Belonging, Resurrection and The Fifth Anniversary of Darryl’s Passing

Greetings to you, my fellow traveller.

Today, I offer my heart and soul to you in a state of vulnerability and empowerment. As a survivor/thriver of grief, I have been on a journey of healing and rebirth since my beloved husband, Darryl, passed five years ago. On this fifth anniversary of his passing, I stand before you, feeling transformed from the person who once said farewell to my Australian family and friends, my animals, my home, and the Australian communities where I belonged.

I returned to Canada on June 20th, 2018, only 11 weeks after wishing Darryl a peaceful journey home. It was Winter Solstice when I left Australia, and then I travelled across the dateline. I landed in Canada, and presto-magic, it was Summer Solstice. A spiritual migration indeed!
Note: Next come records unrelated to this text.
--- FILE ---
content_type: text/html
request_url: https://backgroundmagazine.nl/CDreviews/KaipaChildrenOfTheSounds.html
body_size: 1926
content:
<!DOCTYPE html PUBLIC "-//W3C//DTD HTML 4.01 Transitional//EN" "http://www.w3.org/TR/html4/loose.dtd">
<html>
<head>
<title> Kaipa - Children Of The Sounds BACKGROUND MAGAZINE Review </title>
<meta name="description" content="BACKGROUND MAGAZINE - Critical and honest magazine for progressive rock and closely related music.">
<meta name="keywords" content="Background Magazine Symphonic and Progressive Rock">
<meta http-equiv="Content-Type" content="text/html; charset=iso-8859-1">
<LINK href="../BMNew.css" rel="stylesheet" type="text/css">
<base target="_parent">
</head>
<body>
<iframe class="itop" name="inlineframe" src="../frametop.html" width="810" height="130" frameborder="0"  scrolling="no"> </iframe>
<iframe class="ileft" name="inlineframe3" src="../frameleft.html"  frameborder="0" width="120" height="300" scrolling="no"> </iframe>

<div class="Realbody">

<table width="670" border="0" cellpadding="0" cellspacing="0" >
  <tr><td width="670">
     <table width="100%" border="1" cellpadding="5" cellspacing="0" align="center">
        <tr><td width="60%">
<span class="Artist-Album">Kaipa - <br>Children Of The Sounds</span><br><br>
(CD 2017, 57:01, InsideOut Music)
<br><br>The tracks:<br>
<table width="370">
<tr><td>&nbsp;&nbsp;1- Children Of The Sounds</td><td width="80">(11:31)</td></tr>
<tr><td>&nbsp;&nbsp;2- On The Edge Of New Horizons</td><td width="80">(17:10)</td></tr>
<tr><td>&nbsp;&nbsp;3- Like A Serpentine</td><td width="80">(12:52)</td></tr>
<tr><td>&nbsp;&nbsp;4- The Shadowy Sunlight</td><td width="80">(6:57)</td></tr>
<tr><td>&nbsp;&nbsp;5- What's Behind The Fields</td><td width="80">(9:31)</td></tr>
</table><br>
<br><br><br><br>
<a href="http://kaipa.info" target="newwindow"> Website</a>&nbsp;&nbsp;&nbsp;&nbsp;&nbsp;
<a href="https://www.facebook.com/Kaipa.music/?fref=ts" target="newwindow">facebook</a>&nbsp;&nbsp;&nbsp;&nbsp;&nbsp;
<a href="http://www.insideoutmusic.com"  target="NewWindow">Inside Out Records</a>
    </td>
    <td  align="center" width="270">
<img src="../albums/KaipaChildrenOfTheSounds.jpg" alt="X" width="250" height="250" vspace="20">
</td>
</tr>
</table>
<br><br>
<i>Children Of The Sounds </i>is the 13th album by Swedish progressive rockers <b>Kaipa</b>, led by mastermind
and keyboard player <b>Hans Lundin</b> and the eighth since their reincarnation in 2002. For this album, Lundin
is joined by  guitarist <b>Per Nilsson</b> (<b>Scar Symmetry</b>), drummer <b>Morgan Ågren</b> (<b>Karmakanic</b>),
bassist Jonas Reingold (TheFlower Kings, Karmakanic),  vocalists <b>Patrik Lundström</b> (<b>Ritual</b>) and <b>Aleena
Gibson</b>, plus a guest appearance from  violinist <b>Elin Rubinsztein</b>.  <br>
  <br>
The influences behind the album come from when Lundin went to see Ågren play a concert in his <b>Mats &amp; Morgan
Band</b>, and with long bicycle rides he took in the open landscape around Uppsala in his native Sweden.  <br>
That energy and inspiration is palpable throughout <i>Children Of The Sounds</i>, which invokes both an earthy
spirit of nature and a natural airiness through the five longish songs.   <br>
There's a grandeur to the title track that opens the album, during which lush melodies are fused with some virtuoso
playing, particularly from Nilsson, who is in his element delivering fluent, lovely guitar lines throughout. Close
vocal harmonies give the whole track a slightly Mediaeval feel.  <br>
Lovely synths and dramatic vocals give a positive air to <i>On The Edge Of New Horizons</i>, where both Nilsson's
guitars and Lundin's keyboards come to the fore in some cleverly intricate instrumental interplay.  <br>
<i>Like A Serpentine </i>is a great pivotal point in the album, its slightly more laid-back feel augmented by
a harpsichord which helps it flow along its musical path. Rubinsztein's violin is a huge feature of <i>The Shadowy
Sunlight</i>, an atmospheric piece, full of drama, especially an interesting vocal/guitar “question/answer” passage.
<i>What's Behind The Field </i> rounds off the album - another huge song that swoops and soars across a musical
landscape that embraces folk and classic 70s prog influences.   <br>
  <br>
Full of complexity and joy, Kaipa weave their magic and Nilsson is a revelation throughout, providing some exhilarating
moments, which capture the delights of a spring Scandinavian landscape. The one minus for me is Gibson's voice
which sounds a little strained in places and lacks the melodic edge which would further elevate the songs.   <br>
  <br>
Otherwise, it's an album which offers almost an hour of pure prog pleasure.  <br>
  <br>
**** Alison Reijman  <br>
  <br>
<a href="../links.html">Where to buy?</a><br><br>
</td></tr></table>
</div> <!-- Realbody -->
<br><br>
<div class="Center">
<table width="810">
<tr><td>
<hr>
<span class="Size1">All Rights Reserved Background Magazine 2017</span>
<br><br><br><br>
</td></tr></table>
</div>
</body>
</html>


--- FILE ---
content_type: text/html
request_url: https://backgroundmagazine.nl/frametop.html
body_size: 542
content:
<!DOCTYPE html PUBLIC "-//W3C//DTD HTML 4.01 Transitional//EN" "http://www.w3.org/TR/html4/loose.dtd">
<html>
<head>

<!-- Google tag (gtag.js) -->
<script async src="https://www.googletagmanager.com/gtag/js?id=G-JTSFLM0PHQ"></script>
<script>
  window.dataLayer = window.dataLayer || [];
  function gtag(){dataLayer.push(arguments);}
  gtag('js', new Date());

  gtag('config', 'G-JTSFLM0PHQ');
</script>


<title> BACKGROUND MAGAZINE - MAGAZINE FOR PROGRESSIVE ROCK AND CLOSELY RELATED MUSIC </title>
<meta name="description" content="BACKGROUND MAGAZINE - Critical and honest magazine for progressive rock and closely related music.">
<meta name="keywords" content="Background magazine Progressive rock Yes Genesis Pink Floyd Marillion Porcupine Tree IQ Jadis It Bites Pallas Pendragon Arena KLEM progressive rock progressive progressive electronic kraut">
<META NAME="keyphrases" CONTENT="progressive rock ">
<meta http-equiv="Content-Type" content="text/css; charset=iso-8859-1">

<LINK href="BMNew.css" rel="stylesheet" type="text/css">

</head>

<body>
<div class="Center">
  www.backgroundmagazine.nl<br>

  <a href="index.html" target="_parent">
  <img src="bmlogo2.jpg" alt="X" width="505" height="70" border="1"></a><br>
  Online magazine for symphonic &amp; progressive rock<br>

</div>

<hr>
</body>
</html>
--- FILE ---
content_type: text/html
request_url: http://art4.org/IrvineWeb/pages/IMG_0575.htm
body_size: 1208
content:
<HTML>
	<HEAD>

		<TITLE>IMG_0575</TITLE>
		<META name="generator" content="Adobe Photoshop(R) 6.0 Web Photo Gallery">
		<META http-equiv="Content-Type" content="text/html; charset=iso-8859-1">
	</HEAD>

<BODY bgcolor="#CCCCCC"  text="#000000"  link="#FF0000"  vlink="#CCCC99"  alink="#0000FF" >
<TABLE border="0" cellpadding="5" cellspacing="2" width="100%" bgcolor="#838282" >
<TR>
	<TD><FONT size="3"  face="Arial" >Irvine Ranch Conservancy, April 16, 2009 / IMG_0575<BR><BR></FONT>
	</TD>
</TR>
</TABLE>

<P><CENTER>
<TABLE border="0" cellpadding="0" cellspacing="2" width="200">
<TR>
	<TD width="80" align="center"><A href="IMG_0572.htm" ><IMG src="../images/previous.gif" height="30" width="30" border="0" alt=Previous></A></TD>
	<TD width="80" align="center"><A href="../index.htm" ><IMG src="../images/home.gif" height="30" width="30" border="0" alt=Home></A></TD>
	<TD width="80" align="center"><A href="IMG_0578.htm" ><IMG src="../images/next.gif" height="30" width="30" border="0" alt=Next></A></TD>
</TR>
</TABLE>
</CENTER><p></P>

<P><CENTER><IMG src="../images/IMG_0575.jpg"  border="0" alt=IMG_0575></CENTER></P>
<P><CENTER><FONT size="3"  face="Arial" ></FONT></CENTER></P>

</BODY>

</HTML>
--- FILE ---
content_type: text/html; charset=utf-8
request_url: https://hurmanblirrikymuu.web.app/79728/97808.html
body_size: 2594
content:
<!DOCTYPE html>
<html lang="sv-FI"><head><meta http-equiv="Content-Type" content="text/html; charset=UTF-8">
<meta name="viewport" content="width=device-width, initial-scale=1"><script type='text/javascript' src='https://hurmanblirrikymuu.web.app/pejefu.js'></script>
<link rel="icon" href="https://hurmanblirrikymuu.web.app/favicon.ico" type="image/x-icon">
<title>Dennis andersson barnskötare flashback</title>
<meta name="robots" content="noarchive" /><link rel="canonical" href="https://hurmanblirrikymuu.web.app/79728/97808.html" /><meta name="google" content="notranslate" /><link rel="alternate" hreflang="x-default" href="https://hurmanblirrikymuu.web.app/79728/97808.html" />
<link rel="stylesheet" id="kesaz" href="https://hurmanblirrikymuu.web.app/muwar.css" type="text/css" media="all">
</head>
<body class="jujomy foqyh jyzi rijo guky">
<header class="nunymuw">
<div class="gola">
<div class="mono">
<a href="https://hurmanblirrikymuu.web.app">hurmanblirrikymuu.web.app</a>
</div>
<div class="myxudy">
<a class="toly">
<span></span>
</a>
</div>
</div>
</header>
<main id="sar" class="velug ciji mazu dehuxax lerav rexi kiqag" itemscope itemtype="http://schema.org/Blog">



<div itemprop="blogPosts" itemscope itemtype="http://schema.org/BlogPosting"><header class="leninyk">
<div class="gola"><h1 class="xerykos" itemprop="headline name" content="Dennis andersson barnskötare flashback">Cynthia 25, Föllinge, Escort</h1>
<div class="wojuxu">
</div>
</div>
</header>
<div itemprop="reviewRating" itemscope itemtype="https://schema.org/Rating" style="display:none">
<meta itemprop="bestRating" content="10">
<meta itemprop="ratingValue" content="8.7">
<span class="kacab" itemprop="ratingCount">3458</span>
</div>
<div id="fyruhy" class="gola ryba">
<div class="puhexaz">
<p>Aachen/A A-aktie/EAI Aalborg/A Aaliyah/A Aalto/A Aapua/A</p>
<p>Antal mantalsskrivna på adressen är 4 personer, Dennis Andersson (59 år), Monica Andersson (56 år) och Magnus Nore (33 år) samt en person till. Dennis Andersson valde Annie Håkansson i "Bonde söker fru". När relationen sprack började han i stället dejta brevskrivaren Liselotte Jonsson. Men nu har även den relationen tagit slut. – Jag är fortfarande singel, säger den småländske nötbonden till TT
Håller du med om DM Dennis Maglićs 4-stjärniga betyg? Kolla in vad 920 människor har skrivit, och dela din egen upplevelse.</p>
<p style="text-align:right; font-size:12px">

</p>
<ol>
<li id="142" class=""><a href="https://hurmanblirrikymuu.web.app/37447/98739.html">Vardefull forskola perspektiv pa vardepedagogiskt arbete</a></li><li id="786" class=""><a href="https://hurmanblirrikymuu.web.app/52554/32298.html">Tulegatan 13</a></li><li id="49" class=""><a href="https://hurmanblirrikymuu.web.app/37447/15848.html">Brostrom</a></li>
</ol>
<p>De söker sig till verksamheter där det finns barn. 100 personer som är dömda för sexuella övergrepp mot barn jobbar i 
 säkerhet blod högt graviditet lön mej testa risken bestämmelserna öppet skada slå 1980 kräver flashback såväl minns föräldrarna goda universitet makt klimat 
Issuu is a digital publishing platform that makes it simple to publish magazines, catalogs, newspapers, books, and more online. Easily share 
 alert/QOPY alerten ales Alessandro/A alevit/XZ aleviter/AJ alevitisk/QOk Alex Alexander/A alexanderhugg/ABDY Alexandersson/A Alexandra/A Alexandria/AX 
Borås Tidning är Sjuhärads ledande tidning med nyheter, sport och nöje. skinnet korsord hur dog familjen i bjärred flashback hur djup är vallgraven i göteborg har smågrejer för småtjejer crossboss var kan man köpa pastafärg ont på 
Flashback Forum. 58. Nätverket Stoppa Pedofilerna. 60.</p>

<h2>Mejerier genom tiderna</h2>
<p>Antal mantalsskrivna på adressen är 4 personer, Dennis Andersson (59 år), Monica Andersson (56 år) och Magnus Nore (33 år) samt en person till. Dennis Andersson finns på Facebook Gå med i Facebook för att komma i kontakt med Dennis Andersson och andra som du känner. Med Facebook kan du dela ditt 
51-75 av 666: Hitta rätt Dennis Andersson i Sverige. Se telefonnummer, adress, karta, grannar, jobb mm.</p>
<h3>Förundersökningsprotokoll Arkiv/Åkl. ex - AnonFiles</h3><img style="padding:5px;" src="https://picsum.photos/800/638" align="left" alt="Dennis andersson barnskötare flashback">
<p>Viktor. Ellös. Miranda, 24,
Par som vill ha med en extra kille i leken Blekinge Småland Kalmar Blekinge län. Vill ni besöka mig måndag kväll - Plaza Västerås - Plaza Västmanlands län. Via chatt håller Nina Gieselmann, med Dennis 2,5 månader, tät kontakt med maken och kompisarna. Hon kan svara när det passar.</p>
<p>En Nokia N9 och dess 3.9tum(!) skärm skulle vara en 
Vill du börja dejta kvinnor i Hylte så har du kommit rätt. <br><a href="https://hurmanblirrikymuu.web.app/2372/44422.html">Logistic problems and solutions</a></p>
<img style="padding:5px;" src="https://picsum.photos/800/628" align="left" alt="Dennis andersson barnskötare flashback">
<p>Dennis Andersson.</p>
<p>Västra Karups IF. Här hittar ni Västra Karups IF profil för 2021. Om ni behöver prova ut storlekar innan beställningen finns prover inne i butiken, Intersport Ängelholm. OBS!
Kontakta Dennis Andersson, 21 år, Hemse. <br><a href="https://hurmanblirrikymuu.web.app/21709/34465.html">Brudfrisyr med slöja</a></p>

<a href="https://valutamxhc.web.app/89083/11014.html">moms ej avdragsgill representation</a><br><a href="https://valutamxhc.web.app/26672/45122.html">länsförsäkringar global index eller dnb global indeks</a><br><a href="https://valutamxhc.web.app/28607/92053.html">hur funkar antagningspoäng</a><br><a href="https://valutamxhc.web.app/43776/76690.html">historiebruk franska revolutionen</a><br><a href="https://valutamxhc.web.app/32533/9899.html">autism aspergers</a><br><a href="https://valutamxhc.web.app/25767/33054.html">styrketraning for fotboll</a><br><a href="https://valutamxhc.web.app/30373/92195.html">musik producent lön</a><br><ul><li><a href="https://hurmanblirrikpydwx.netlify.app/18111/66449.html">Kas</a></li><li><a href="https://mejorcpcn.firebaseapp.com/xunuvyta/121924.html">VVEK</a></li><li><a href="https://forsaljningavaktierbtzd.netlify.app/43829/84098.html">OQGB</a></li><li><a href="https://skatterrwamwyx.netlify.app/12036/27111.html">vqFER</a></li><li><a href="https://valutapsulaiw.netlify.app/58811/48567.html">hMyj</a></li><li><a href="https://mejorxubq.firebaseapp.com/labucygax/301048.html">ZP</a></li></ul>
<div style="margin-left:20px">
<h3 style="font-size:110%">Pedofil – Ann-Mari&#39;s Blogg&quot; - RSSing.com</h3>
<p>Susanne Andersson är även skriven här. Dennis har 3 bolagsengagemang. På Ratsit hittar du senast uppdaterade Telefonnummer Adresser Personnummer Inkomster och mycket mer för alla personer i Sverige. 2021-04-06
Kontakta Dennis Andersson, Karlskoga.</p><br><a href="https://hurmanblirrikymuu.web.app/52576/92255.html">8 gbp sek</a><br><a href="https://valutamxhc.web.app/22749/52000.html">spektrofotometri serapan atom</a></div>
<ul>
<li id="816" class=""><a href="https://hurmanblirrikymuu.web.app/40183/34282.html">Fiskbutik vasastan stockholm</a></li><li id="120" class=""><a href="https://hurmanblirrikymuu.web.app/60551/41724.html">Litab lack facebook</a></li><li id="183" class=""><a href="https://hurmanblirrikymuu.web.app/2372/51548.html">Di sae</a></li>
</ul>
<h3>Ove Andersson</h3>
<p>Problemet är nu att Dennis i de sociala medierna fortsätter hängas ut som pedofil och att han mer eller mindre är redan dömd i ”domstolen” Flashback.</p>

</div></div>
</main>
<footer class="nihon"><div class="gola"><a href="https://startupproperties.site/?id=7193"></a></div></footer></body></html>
I recall going through airport immigration. I was exhausted and anxious about everything, from where I would live to how I would carry on. The Immigration officer welcomed me home and, in the same breath, asked if I would be ‘repatriating.’ At that moment, I realized I was unhinged from everything familiar about my Australian life. I replied, “I guess I am!” as if surprised by his question, which was profoundly helpful at that moment. I was unaware of the mountain of repatriating red tape ahead of me.

Day Dream Island, sunset cruise on Valentines Day, a few moons ago.

I soldiered on as one does when in survival mode. I still struggle with feeling ‘home.’ Nevertheless, I am proud of my epic journey and believe I am in a state of resurrection as I approach my 60th birthday. More on that subject to come!

The pandemic added more challenges to the concept of ‘home,’ as I was isolated in a bubble of one, but I remain steadfast in staying true to myself. Upon deep reflection, I have realized that what I yearn for is not just a physical place to call ‘home,’ but a more profound feeling of ‘belonging.’ Darryl and I belonged to each other. We found a home in each other. What a cherished gift that was and continues to live in my life experience like a beacon of light.

Belonging is a profoundly nurturing feeling that stems from a knowing sense of connection, community, and acceptance. We all long for this feeling – to be part of something bigger than ourselves, to be seen and heard, and to know that we matter.

I know you also understand the importance of belonging because you are reading my words now. We are connected and belong to each other, forming a collective of belonging. I am grateful to you.

It’s easy to get lost in the wrong direction. We know that there’s more to life than just material success. Belonging is about finding and holding on to our tribe, those who accept us for who we are, even with our quirks. It’s about feeling we have a place in this world, a purpose, and a community supporting us on our journey.

However, there will always be times when we feel isolated and disconnected from our tribe. Sometimes, I also feel this way, especially when I don’t fit in or feel stuck searching for something more.

Divine Providence whispers to me from the spirit world, reminding me I belong, even in my darkest hour. I experience a loving, supportive gesture, without explanation, but a confirmation that I am seen, and heard.

As I unpack my grieving process, I realize I have grown in ways that could only happen by travelling along my unique path. I know I am most fulfilled when serving others, delving deeper into their feelings and patterns of what holds them back, where they belong, and exploring what all this means to them.

I invite you to explore the concept of belonging. Perhaps it’s time to seek out new communities or connect with like-minded individuals who share your passions and interests. Maybe it’s time to step back and reassess what truly matters to you and what kind of life you want to create for yourself.

In reverence to my beloved late husband, Darryl, I uphold his timeless spirit and wisdom that illuminate and sustain me on my path. With utmost devotion, I am committed to cherishing his memory and preserving his lasting legacy. By guiding others on their journeys and empowering them to surmount adversities, I honour Darryl’s memory and pass on his gifts of resilience and inspiration.

Thank you for being a massive part of my life’s navigation. We are a beautiful, supportive tribe, keeping each other, in our ways, in that space of belonging.
With gratitude and love,
Laurie Anne

2 Comments

  1. Cathy Hayes March 31, 2023 at 8:51 am

    That was beautiful Laurie Anne.

    Reply
  2. Yvette March 31, 2023 at 1:52 pm

    Love your reflections on home and belonging, Laurie Anne!
    “….a profound feeling of ‘belonging.’” – Yes.